The increase is significant considering that number of companies incorporated during Financial Year 2020-21 were the highest in any of the previous years.

The MCA had registered 1.55 lakh companies in 2020-2021. The incorporations during FY 2021-22 are 8 per cent more than the incorporations during FY 2020-21. While MCA had registered 1.24 lakh companies during FY 2018-19 and 1.22 lakh companies in 2019-20 respectively, it had registered 1.55 Lakh companies during FY 2020-21.

During FY 2021-22, the States having the highest number of registrations were Maharashtra (31,107 companies) followed by Uttar Pradesh (16,969 companies) Delhi (16,323 companies) Karnataka (13,403 companies) and Tamil Nadu (11,020 companies).

Sector wise, the maximum number of companies were incorporated in the Business Services (44,168 companies), followed by manufacturing (34,640 Companies) community, personal & social services (23,16 companies) and agriculture & allied activities (13,387 companies).

This also indicates that due to less availability of suitable jobs more and more people are opening their own businesses and are in turn becoming job creators.

The growth in GDP in India during 2021-22 is estimated at 8.9 per cent as against a contraction of 6.6 per cent in 2020-21. In value terms, GDP stood at Rs 38,22,159 crore in October-December 2021-22, higher than the Rs 36,22,220 crore in the corresponding period of the 2020-21.

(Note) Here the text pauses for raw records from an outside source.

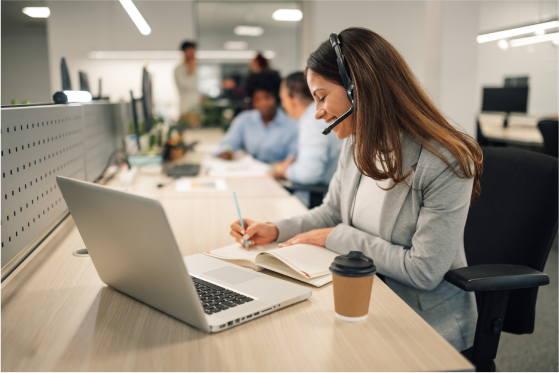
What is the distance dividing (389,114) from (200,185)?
1248 mm

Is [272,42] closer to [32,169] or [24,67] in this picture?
[24,67]

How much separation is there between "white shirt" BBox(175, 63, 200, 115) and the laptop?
4.72 meters

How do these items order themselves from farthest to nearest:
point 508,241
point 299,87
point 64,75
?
point 299,87, point 64,75, point 508,241

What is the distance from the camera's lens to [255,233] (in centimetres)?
118

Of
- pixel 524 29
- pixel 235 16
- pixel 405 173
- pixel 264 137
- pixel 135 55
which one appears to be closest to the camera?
pixel 405 173

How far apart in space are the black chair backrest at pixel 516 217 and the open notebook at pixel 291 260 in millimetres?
453

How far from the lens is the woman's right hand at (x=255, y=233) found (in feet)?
3.76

Gross Value-Added (GVA) in the economy is expected to grow by 8.3 per cent in 2021-22 from a 4.8 per cent contraction in 2020-21, the National Statistical Office (NSO) said. Apart from the contact-intensive segment of trade, hotels, transport, communication & services related to broadcasting, all sectors are expected to surpass pre-pandemic GVA levels this year.

Even the MSMEs (Medium, Small, and Micro Enterprises) sector in India is set for an economic rebound, the latest ASSOCHAM-CRISIL joint study stated. It added that the sector is expected to achieve mid-teen growth in fiscal 2022 with the pick-up of economic activities.

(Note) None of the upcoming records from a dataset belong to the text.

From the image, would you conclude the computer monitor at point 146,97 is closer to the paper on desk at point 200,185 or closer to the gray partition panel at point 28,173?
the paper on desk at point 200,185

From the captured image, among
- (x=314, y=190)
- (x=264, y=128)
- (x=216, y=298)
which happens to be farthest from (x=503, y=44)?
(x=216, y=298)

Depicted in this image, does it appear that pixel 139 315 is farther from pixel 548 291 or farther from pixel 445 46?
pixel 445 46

Amidst the global pandemic, India has found its innate strength to brave the storm and focus on developing its domestic ecosystem, to support both the Indian and the global markets. The Aatmanirbhar Bharat vision that has been laid by the Hon’ble Prime Minister has enthused the Indian industry with confidence that will help us enhance our global play,” says MrDeepak Sood, Secretary General, ASSOCHAM.

Considered to be the engine of economies around the world, the MSME segment in India alone is estimated to have 6.3 crore units, which employs over 11.10 crore people. The sector accounts for 27 per cent of GDP and is crucial to the functioning of the economy, including in terms of employment generation, exports, and lending opportunities. The sector was the worst hit during the COVID-19 pandemic and the lockdown that followed in 2020.

Crediting MSMEs for putting the country on the firm path of economic recovery in 2022 after having had it tough in 2021, Bhushan Parekh, Director, CRISIL SME Solution, elaborated in the report, “A raft of measures by the government under its Aatmanirbhar Bharat banner has provided reprieve to MSME segment in recent months. These include Rs 20,000 crore subordinate debt for stressed MSMEs, Rs 50,000 crore equity infusion through MSME Fund of Funds (SRI Fund), 3-lakh crore Emergency Credit Line Guarantee Scheme (ECLGS) for businesses, including MSMEs (which was subsequently increased to Rs 5-lakh crore in Union Budget 2022-23), change in definition of what constitutes an MSME, and no global tenders for government procurement up to Rs 200 crore.”

The report also notes that if MSME lending by banking and non-banking finance companies (NBFCs) in fiscal 2021 rose to 7 per cent on-year, then the credit is expected to grow by 7-9 per cent (around Rs 18-lakh crore) on-year in fiscal 2022 supported by favourable government measures as well as rise in demand.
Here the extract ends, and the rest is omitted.